Anti-Immigration Sentiment

Anti-Immigration Sentiment: A Global Wound Deepened by the West 

Author: Gouya Roshan (Güya Aydın ) 

In a world that increasingly speaks of “human dignity,” a phenomenon called anti-immigration sentiment is silently spreading. It is a phenomenon that not only tramples on human rights but also reveals the hypocritical face of many governments, institutions, and even modern societies.

For years, Western media and governments from Europe to the United States and many other countries have positioned themselves as judges and watchdogs of other nations’ behavior. With human rights posturing, they have criticized countries like Iran for discriminating against immigrants, especially Afghans. These criticisms, while often justified and necessary, are now met with irony.

Today, however, anti-immigration sentiment is being institutionalized, legalized, and even legitimized beyond our borders in Europe and the United States. In some ways, what is happening in the West is even more blatant and brutal than the suppression of migrants in non-democratic countries.

The United States, once a symbol of immigration, cultural diversity, and the dream of a better life, has turned into a country that with actions such as separating children from parents, detaining migrants in inhumane camps, and building border walls has robbed millions of immigrants of hope. Immigration laws have become so complex and restrictive that not only asylum seekers but even legal immigrants feel unsafe. Media and politicians portray migrants as enemies, threats to the economy, culture, and national security.

In Europe a continent with a history of war, migration, and asylum immigrants are now seen as a burden and a threat to national identity. The borders of the European Union, especially in Greece, Italy, Hungary, and France, have become battlegrounds for refugees. The sinking of boats in the Mediterranean, the deaths of children in camps, and families living in limbo for years are part of a larger tragedy the modern world prefers to ignore.

The question is: Why does a world that loudly accuses Iran and other regional countries of violating migrants’ human rights remain silent about its own migration policies?

Does global justice only apply to those born on the "more civilized" side of the border?

Do human rights lose their value when faced with a migrant’s skin color, nationality, or language?

Shouldn’t human rights be universal—beyond territory and unconditional? How can an Afghan refugee be treated with compassion in Tehran, but be viewed as a troublesome burden without the right to live on the Polish or Texas border?

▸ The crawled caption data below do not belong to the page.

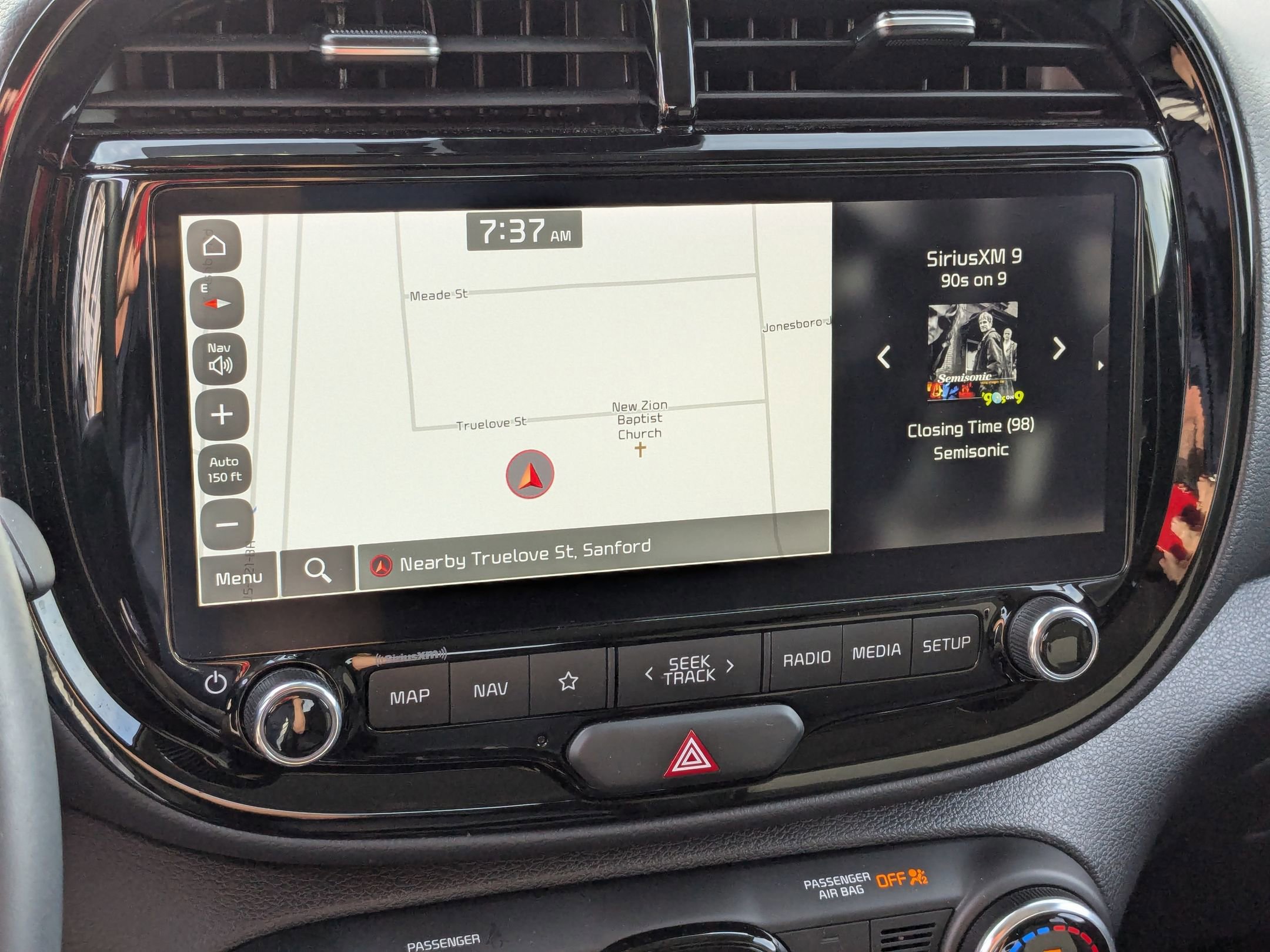 Used 2024 Kia Soul EX FWD image 24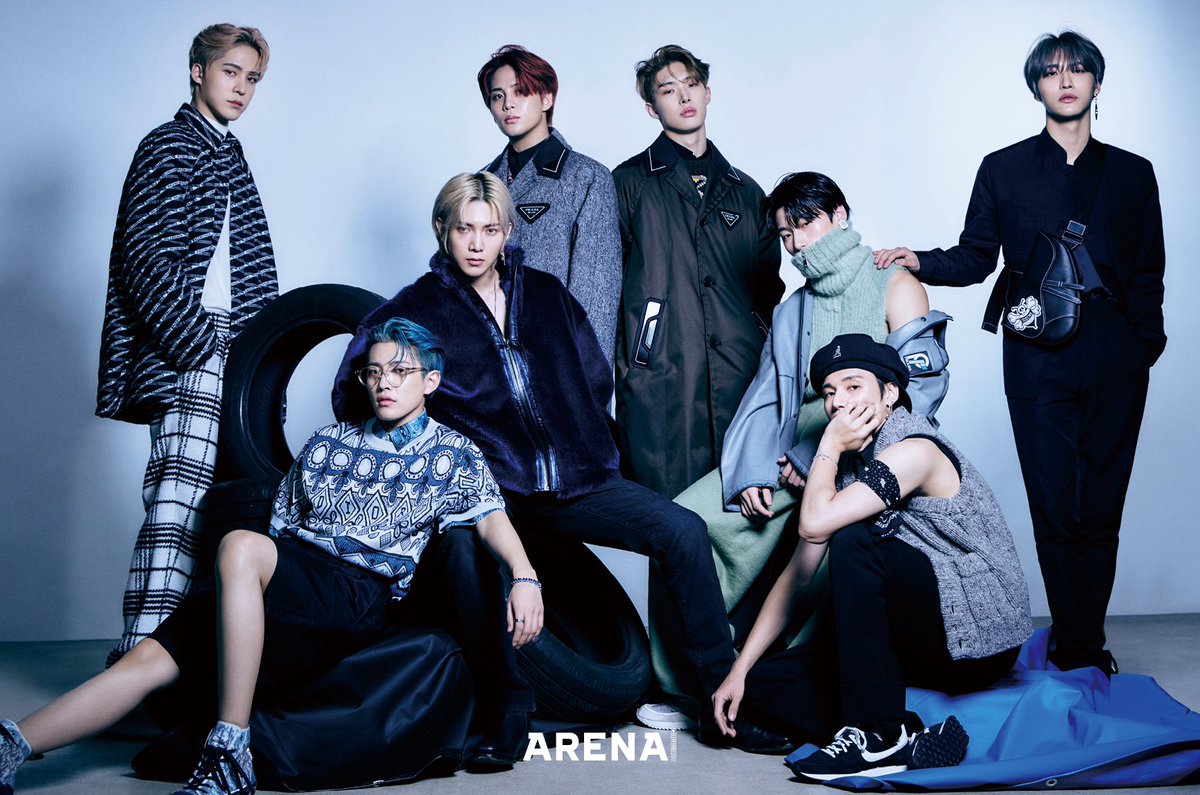 ateez_updates's tweet photo. [UPDATE]

@ATEEZofficial becomes the best selling 4th generation boy group in physical sales on Gaon 2020 to date!

source: @ kchartsmaster https://t.co/amnszwcDZh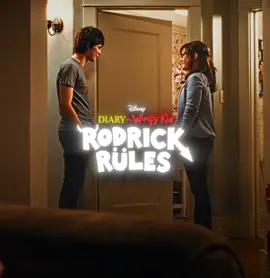 Rodrick carries the movie | #rodrickrules #rodrickheffley #gregheffley #diaryofawimpykid #fyp #edit | ORIGINAL CONTENT | 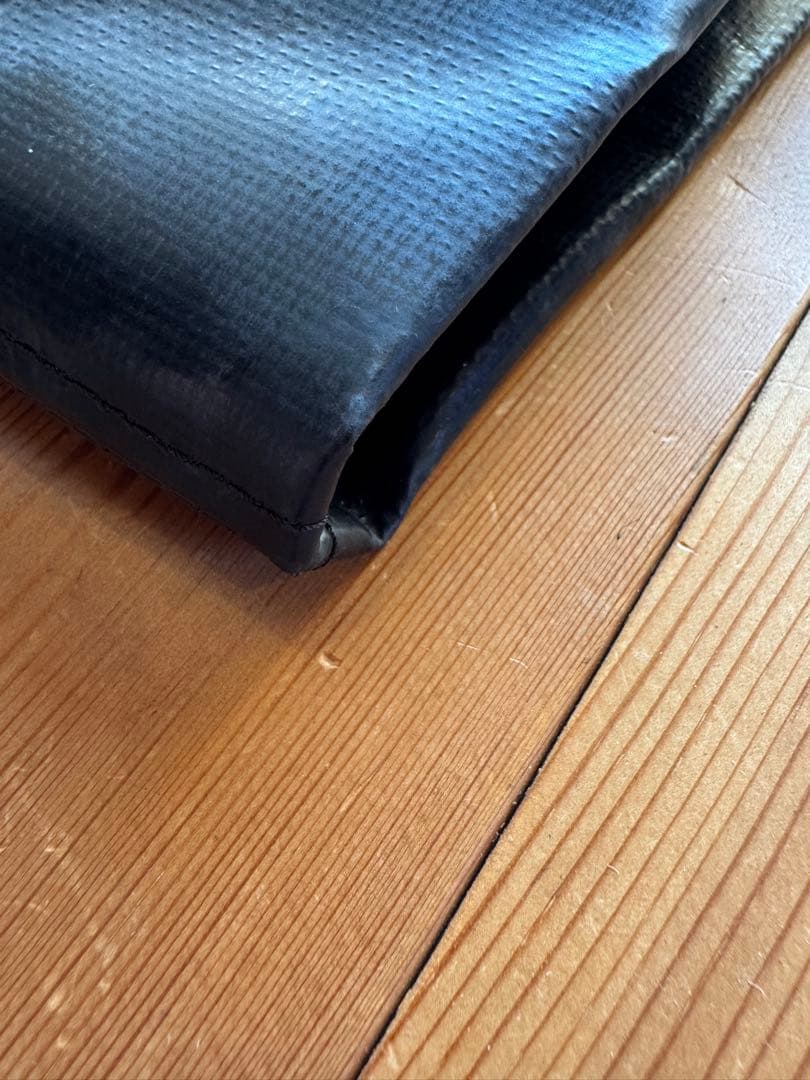 【FREITAG】■F275 TILDA オールブラック■☆ほぼ新品☆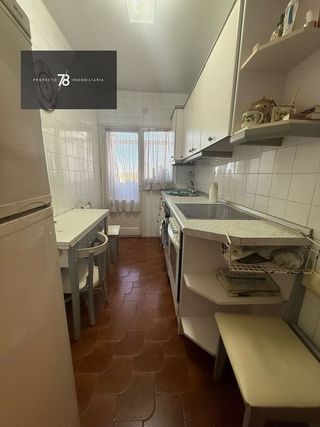 Piso en venta en Delicias en Zaragoza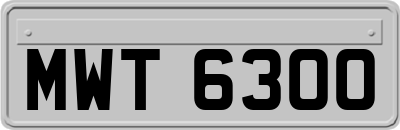 MWT6300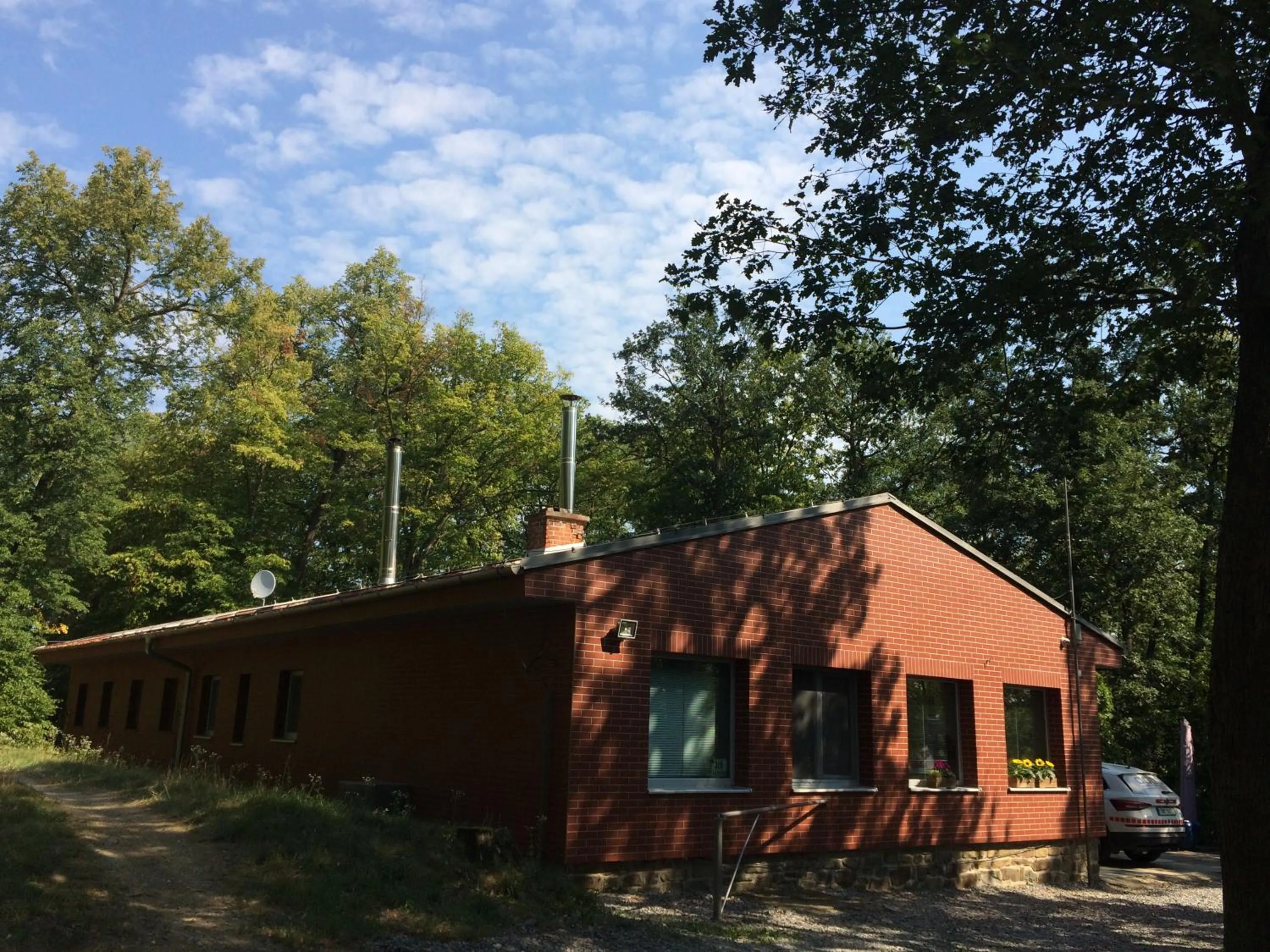 Apartmán Brno Jelenice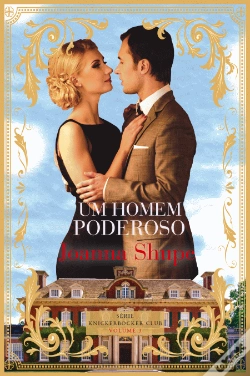 Capa do artigo Um Homem Poderoso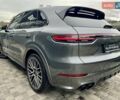 Порше Каен 2021 в Киеве на Automoto.ua Серый Порше Каен, объемом двигателя 4 л и пробегом 56 тыс. км за 82900 $, фото 91 на Automoto.ua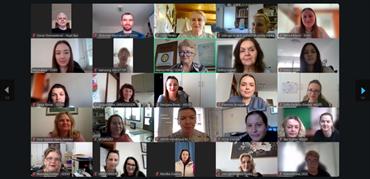 POČETNA KONFERENCIJA PROJEKTA NASILJU NE I NE... 5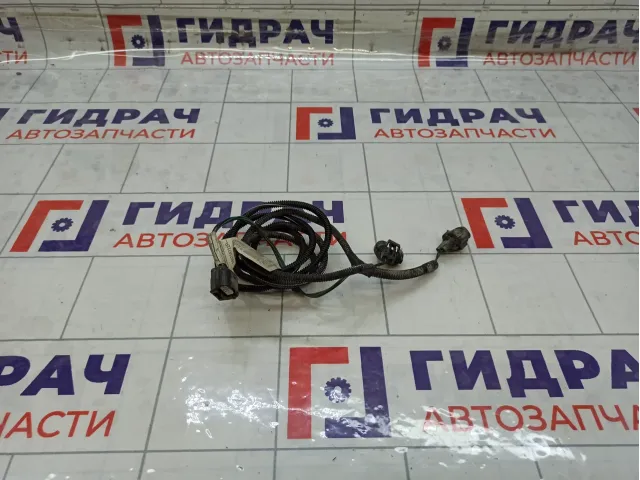Проводка бампера переднего Renault Duster 240704722R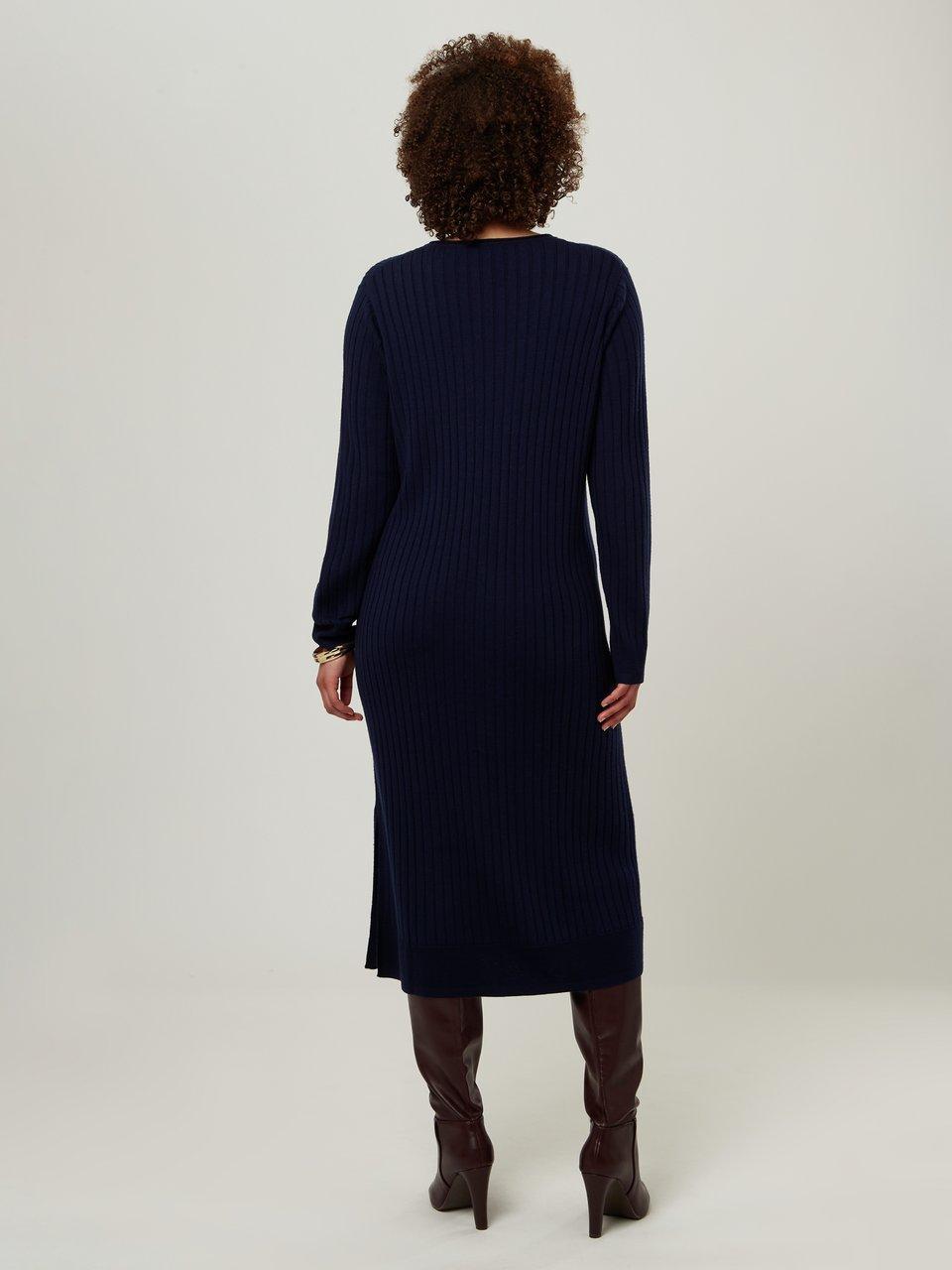 Emilia Lay Strickkleid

This double standard has severely damaged public trust in justice, humanity, and human rights. These concepts lose all ethical meaning and influence when they are used merely as political tools.

In most cases, migration is not a choice—it’s a necessity. No one leaves their homeland unless driven out by despair, hunger, war, or discrimination.

Most migrants are victims of crises in which the world’s most powerful countries have been directly involved from war-making and colonization to arms trafficking and support for dictatorships. Now, instead of accepting responsibility, these same countries are closing their borders, building walls, and treating “the other” as the enemy. The migrant is no longer a human being in search of a better life; he is a “dangerous stranger” to be feared, shunned, and suppressed.

If the world doesn’t awaken, a dark future awaits. If this trend continues, it won’t only be migrants who suffer host societies will rot from within. Any society that sows fear instead of empathy will reap violence. Anti-immigrant sentiment is not just a sign of a global moral crisis; it is a red flag warning us of the collapse of the very values on which modern civilization was built: freedom, equality, and human dignity.

Thus, anti-refugee sentiment is not an Iranian, American, or European problem; it is a global crisis. As long as we link human rights to nationality, skin color, language, or religion, no society will be safe.

Because the world needs a new collective conscience. A conscience that awakens not only for citizens and people of other races but for every human being who suffers.